§ **Extrait du document**
Big Brother
Les médias en garde à vue
La dernière séance pléniaire avant les vacances parlementaires a été marquée par de nombreuses décisions capitales, comme le discours de mise au point de Viktor Orbán sur les récents résultats du gouvernement, mais aussi le vote de plusieurs modifications de la loi sur les médias.
Selon la révision de la loi sur les médias, les télécommunications et médias hongrois seront désormais contrôlés par une seule et même autorité: l’Autorité Nationale de Télécommunication et des Médias (MNHH), elle-même dirigée par le Conseil des Médias, dont le président sera directement nommé par le Premier Ministre. Les conseils de surveillance des médias publics seront ainsi remplacés par un seul centre de décision qui aura le pouvoir de nommer les PDG des sociétés publiques, notamment des télévisions Duna ou Mtv.
Par ailleurs l’adoption de ce nouveau “paquet” législatif s’effectuera en plusieurs étapes graduelles qui débuteront par la modification de la constitution sur le statut des services publiques, dont un pilier important est la réglementation des télécommunications, suivie de l’établissement du cadre de régulation des médias, puis de la loi sur les médias en tant que telle, partie la plus exhaustive qui entrera en vigueur l’année prochaine. Une fois cette nouvelle législation instaurée, l’Autorité Nationale des Radios et des Télévisions (ORTT) sera donc remplacé par la MNHH qui veillera, à travers son organe de décision reflétant la composition du Parlement, marquée par la forte majorité du Fidesz, au respect du droit relatif aux médias publics et privés. Le président de la MNHH, également président du Conseil des Médias, une fois les membres désignés par le Parlement, sera nommé par le Premier Ministre pour une période de 9 ans. Le patrimoine et les revenus des entreprises de service public seront dirigés via le Fond d’Administration des Biens des Médias du Service Public.

§ **Exercice court**
Recopiez le passage de l'extrait sur la loi hongroise sur les médias qui commence à « Selon la révision » et se termine à « Duna ou Mtv. ». Ce matériel n'a aucun lien avec l'extrait sur la loi hongroise sur les médias.

Lignes d'un jeu de données de raisonnement spatial
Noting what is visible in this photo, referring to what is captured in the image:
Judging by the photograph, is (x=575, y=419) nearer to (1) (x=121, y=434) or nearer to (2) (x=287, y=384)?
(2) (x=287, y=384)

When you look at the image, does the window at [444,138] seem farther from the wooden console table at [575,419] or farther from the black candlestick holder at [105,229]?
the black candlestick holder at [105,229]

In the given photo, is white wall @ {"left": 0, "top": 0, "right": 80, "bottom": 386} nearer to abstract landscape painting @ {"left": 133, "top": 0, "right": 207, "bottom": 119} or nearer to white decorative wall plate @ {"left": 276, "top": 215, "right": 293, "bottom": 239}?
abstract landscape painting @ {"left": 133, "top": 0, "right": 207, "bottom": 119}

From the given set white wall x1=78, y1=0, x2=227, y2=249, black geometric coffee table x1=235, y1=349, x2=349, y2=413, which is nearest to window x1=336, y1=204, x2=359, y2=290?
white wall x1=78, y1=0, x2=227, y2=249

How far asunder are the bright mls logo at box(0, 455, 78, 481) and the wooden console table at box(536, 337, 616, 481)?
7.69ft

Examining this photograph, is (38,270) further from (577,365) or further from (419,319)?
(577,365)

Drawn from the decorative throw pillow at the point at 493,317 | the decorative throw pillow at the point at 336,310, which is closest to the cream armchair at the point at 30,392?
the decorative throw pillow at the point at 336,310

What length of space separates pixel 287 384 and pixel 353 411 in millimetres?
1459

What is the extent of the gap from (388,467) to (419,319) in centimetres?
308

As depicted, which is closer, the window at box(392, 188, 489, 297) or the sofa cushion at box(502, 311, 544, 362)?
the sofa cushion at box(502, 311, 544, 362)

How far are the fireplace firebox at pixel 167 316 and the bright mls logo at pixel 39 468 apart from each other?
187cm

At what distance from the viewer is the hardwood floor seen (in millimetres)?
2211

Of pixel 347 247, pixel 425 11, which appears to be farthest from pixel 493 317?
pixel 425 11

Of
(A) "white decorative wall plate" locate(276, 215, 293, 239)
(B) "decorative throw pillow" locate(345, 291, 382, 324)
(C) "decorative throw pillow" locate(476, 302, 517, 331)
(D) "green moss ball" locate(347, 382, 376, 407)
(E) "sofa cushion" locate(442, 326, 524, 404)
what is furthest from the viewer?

§ **La solution**
Selon la révision de la loi sur les médias, les télécommunications et médias hongrois seront désormais contrôlés par une seule et même autorité: l’Autorité Nationale de Télécommunication et des Médias (MNHH), elle-même dirigée par le Conseil des Médias, dont le président sera directement nommé par le Premier Ministre. Les conseils de surveillance des médias publics seront ainsi remplacés par un seul centre de décision qui aura le pouvoir de nommer les PDG des sociétés publiques, notamment des télévisions Duna ou Mtv.